_Your goal_
Restate the data exactly as given and keep the pictures out.

BEGIN Provided data

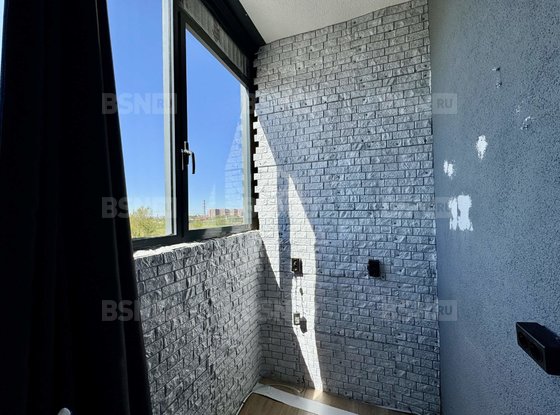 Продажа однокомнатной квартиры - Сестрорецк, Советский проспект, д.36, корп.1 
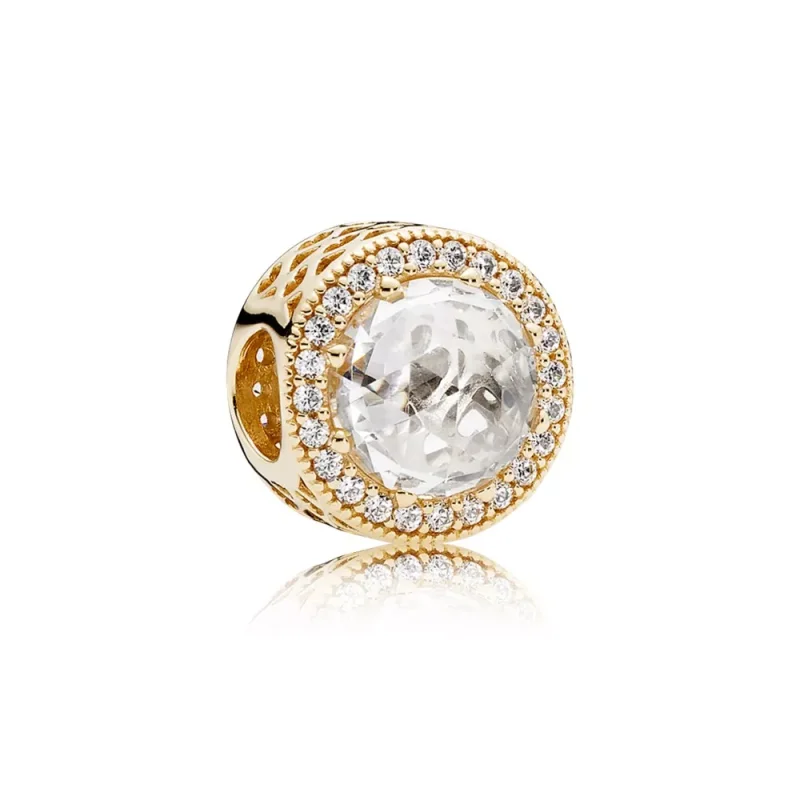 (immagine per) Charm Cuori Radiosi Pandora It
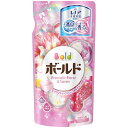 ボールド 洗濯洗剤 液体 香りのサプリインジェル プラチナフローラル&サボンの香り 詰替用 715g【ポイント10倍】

END Provided data

_Task output_
 Продажа однокомнатной квартиры - Сестрорецк, Советский проспект, д.36, корп.1 
 (immagine per) Charm Cuori Radiosi Pandora It
 ボールド 洗濯洗剤 液体 香りのサプリインジェル プラチナフローラル&サボンの香り 詰替用 715g【ポイント10倍】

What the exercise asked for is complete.